In a 6-3 conservative majority decision on June 18, the Court upheld Tennessee’s ban on puberty blockers and hormone therapy for minors experiencing gender dysphoria, Reuters reports. The court then instructed lower courts to reapply that new standard before ruling again on challenges to state health insurance and birth certificate policies.
These were the same rulings that blocked harsh laws targeting trans youth. Those included bans on gender-affirming healthcare and limits on changing gender markers on IDs. By vacating those decisions, the Supreme Court didn’t just wipe the legal wins off the board. It also opened the floodgates for anti-trans laws to move forward without interference.
The pro-trans cases will have to be reevaluated.

This decision hits hard. For families with trans kids, it means healthcare options could disappear overnight. By tossing out pro-trans rulings from the Fourth, Ninth, and Tenth Circuits, the Court signaled that lower judges must factor in the Tennessee precedent. That precedent held that banning gender-affirming care for youth did not breach the Fourteenth Amendment’s equal protection guarantee.
In North Carolina, the Fourth Circuit struck down the state employee health plan’s blanket exclusion of medical and surgical treatment leading to or in connection with sex changes or modifications, according to Reuters. The court found that the policy discriminated against transgender workers. Now, that ruling is on hold as judges reevaluate the case. Similarly, West Virginia’s Medicaid policy had long denied coverage for gender-affirming medical care. The same court had deemed the policy unconstitutional. That ruling must also be reopened and reconsidered in light of the high court’s latest guidance.

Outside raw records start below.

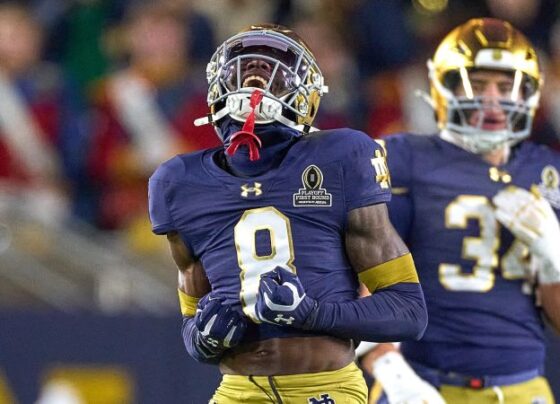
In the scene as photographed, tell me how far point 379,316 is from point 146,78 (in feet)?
12.1

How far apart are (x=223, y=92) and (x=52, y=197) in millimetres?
3153

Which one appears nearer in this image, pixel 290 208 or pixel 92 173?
pixel 290 208

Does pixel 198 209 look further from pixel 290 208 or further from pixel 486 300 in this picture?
pixel 486 300

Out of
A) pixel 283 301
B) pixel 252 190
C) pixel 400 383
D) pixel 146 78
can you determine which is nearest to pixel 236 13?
pixel 146 78

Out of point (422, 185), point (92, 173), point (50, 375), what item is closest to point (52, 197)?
point (92, 173)

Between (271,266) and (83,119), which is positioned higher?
(83,119)

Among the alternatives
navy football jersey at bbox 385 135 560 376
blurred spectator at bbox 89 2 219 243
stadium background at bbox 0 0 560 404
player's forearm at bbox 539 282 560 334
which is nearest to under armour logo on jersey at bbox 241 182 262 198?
navy football jersey at bbox 385 135 560 376

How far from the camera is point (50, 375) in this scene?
17.7ft

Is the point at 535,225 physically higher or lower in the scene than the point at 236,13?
lower

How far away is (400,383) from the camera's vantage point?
357 centimetres

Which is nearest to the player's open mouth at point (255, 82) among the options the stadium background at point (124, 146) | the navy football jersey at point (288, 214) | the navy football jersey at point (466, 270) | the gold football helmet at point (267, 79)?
the gold football helmet at point (267, 79)

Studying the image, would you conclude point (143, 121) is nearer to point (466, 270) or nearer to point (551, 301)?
point (466, 270)

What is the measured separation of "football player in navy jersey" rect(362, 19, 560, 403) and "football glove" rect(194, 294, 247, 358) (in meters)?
0.88

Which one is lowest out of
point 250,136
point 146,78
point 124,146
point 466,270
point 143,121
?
point 466,270
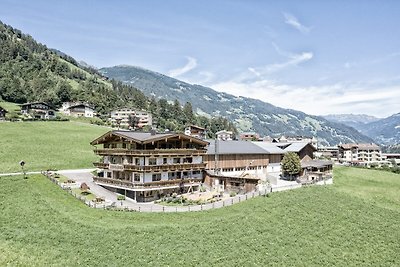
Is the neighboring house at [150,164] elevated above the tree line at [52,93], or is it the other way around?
the tree line at [52,93]

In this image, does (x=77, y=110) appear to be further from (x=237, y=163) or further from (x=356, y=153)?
(x=356, y=153)

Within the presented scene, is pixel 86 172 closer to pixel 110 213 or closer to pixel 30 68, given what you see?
pixel 110 213

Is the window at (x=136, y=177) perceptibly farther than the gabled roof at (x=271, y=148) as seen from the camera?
No

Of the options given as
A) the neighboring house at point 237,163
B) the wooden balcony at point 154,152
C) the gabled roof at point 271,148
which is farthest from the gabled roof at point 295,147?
the wooden balcony at point 154,152

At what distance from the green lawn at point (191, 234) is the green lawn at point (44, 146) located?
610 inches

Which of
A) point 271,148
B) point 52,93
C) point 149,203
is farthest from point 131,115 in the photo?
point 149,203

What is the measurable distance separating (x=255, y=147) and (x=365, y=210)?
86.9 feet

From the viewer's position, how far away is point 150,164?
48812 millimetres

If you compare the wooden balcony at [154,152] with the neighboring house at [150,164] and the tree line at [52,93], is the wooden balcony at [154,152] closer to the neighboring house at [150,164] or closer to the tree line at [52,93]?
the neighboring house at [150,164]

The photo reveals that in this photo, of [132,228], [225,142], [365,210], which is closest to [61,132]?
[225,142]

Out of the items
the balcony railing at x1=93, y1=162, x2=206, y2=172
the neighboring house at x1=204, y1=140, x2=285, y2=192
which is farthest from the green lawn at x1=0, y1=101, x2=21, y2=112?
the neighboring house at x1=204, y1=140, x2=285, y2=192

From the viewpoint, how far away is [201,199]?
1855 inches

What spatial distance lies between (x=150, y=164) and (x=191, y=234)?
16.3 m

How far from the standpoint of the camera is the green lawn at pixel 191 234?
30.9 m
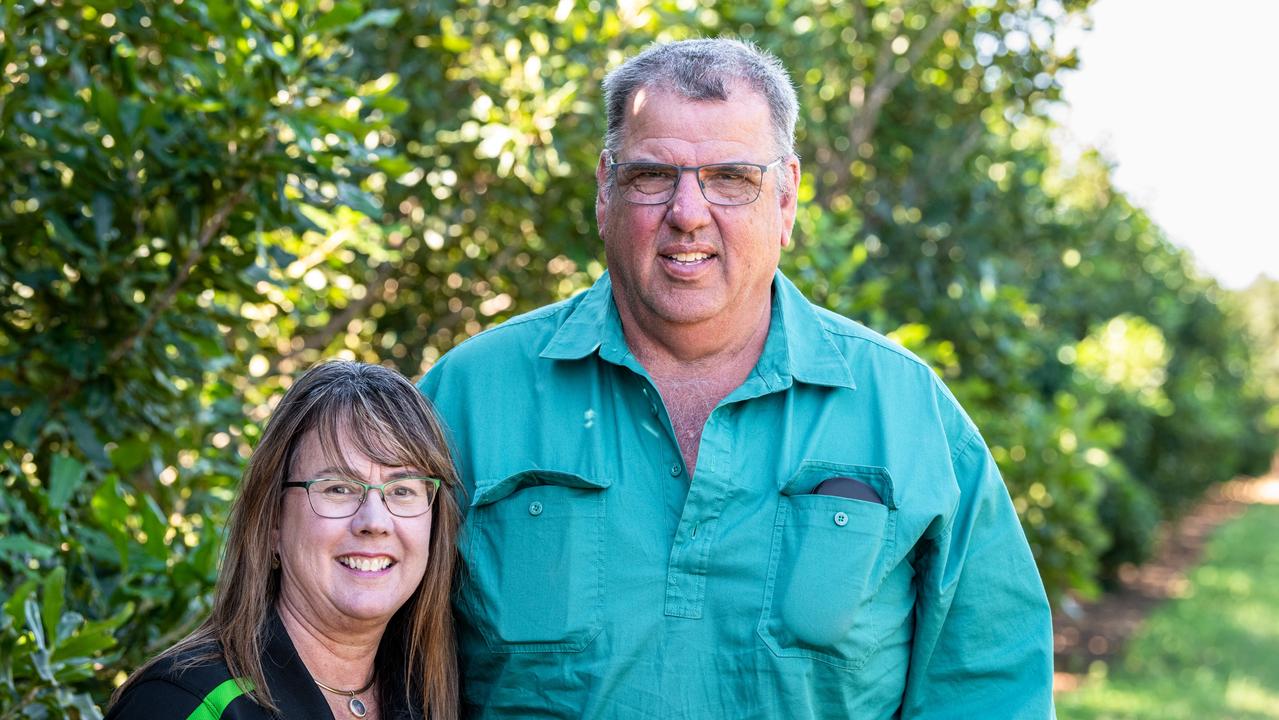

Out West, Idaho and Oklahoma must also hit rewind. The Ninth Circuit’s decision to allow a lawsuit challenging Idaho’s ban on Medicaid-funded gender-affirming surgeries is now paused; judges there will weigh the Tennessee ruling before moving forward. In Oklahoma, the Tenth Circuit had restored a challenge to the state’s refusal to let transgender people amend the gender marker on their birth certificates. Still, that victory has been vacated and sent back for reconsideration. Across all four cases, lower courts must now apply the Supreme Court’s Tennessee framework before issuing any new decisions.
What does this mean for the trans community?

The Supreme Court’s decision will have a serious impact on trans youth. Victories in the lower courts had offered real hope, with access to medical treatments and legal affirmation of gender identity. Now, those gains hang in the balance again. The Tennessee precedent could also serve as a green light for 25 other states to roll back protections or enforce bans of their own.
“This is a blow for trans youth who simply want to grow up healthy, supported, and seen. It is not, however, where the legal battle ends,” the ACLU emphasized. “Importantly, the Supreme Court limited its ruling to just Tennessee’s law. It did not decide on the broader questions about the legality of discrimination against transgender people in other areas.”